NORTH WILDWOOD — A pair of golden slippers from this city will be making the march up Broad Street New Year’s Day, 2012.
Local resident Alex “Stew” Stewart has been marching in the Philadelphia Mummers Parade since the age of 10.
“I joined them in 1963,” said the 58-year-old retired Philadelphia police officer, noting that he started as a comic in Liberty Clowns.
Guitar lessons gave him the opportunity to join a string band, and his days as a New Year’s comic were numbered.
“I took lessons from a guy who played in the Guy Lombardo Band,” Stewart told the Herald. “Lessons were $2.”
In 1967 Stewart tried out for, and was accepted into, the South Philadelphia String Band.
“I passed the screening test,” he said. “I barely made it, but they were good guys. I can still distinctly remember that night.”
Stewart changed his musical focus from guitar to banjo. “I was playing an instrument,” he said, “and I started taking banjo lessons from Sam Hamilton.” Hamilton was the son of one founder of the South Philadelphia String Band.
As a fifteen-year-old, he made his first march up “the street” dressed as a hobo. That was 1968 and the band came in third.
A lot of time and tradition has passed since Stewart’s first march almost 50 years ago.
“It’s a lot different now than what it was years ago with the massive crowds,” he said. “We just don’t have the people any more.”
When asked what would make him want to make the long march up Broad Street, Stewart was adamant in his answer.
“It’s a Philadelphia tradition,” he replied. “We play a distinct kind of music.”
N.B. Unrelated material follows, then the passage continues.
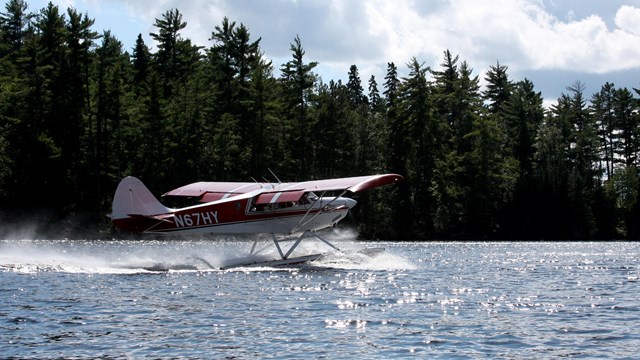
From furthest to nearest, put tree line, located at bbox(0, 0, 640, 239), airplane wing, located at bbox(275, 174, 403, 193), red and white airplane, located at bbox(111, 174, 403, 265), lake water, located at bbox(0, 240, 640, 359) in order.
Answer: tree line, located at bbox(0, 0, 640, 239) → red and white airplane, located at bbox(111, 174, 403, 265) → airplane wing, located at bbox(275, 174, 403, 193) → lake water, located at bbox(0, 240, 640, 359)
“I’m probably the second oldest one going up,” he said, noting that the oldest member making the march is the band’s previous music director.
In addition to entertaining, the parade has competitive. Winning bands will take home purses that range in the thousands of dollars.
Competition is keen between bands. “That day we’re all in it to win,” he said. “The next day, we all talk.”
Stewart shared that this year’s theme for his band is candy. The band will play music such as the Good and Plenty theme, the theme from Mr. Softee as well as “When You’re Smiling.”
“I’m going to be wearing an ice cream hat,” he said. “It’s an up-tempo theme, with a candy flavor.”
The time commitment to each year’s march is massive. The band meets every Tuesday night and as the magic day grows closer, practices grow more frequent.
“The commitment is off the charts,” he said. “You really have to love this to do it.”
Stewart served as captain of the string band from 1985 until 1989. With so much experience under his plumes, does he ever get nervous?
“I don’t get excited until I get to the judging area,” he said. With the judges sitting at City Hall, Stewart said his adrenaline starts pumping around Broad and Pine.
Mummery is a long-held family tradition and the Stewart family is no exception. Stewart, the father of a son and daughter, has made the march with his son.
Stewart’s son, an anesthesiologist, has served the band by pushing props up Broad Street.
“My son was working at Jefferson,” said Stewart. “And as we got close he took off his scrubs and put on his black to push props.”
Stewart’s wife of 38 years, Dee, has helped out with makeup and other necessities. Their daughter gave birth to Tripp, the next generation of Stewart Mummers.
“If I’m still around,” he said of his grandson, “I hope he’ll walk with me.”